The MEG signals revealed that this brain feat was enabled by a unique interaction between fast and slow brain waves in auditory and visual brain regions. Slower brain rhythms pace the temporal fluctuations of excitability in brain circuits. The higher the excitability, the easier an external input is registered and processed by receiving neural networks.
Based on this, the researchers propose a new model for understanding recalibration, whereby faster oscillations riding on top of slower fluctuations create discrete and ordered time slots to register the order of sensory inputs. For example, when an audio signal reaches the first available time slot in the auditory cortex and so does a visual input, the pair is perceived as simultaneous. For this to happen, the brain needs to position the visual time slots a bit later than the auditory ones to account for the slower physiological transduction of visual signals. The researchers found that this relative delay between neural auditory and visual time slots is a dynamic process that constantly adapts to each participant's recent exposure to audiovisual perception.
Their data confirmed the new dynamic integration model by showing how these subtle tens-of-millisecond delays of fast brain oscillations can be measured in every individual and explain their respective judgments of perceived simultaneity.
In autism and speech disorders, the processing of the senses, especially hearing, is altered.
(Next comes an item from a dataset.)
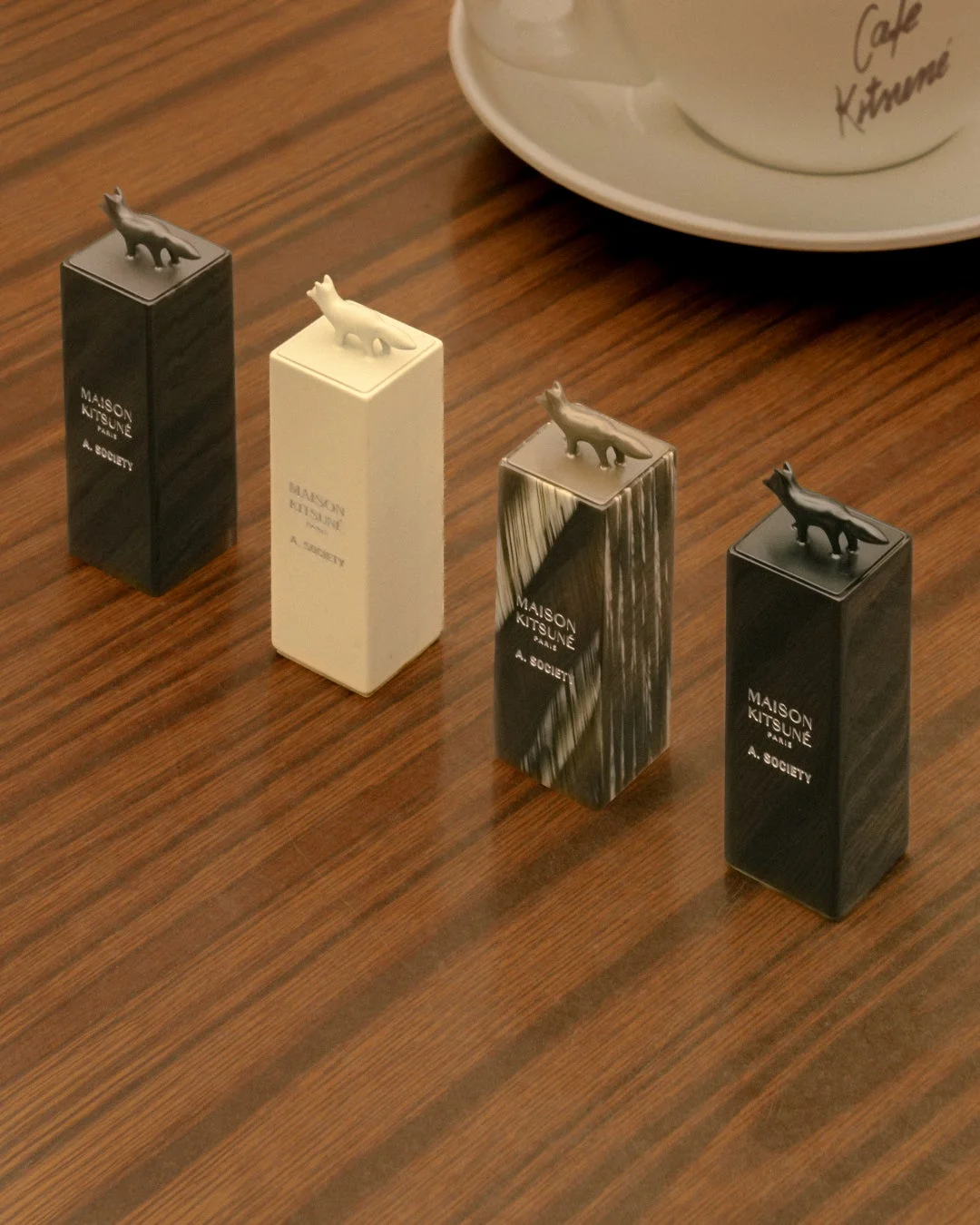 木製のテーブルの上に、キツネのフィギュアが乗った「MAISON KITSUNE」の長方形のオブジェクトが4つ並べられている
In schizophrenia as well, patients can be affected by perceived distortions of sensory inputs. The neurophysiological mechanisms of temporal recalibration described in this study may be altered in these disorders, and their discovery may reveal new research goals to improve these deficits.
"Overall, this study emphasizes that our brains constantly absorb and adapt to the bombardment of sensory information from diverse sources," says Sylvain Baillet, a researcher at The Neuro and the study's senior author. "To make sense of our complex environments, including social interactions, brain circuits actively make adjustments of subtle physiological mechanisms to better anticipate and predict the nature and timing of external stimulations. That helps us build a resilient and adaptive mental map of their representation."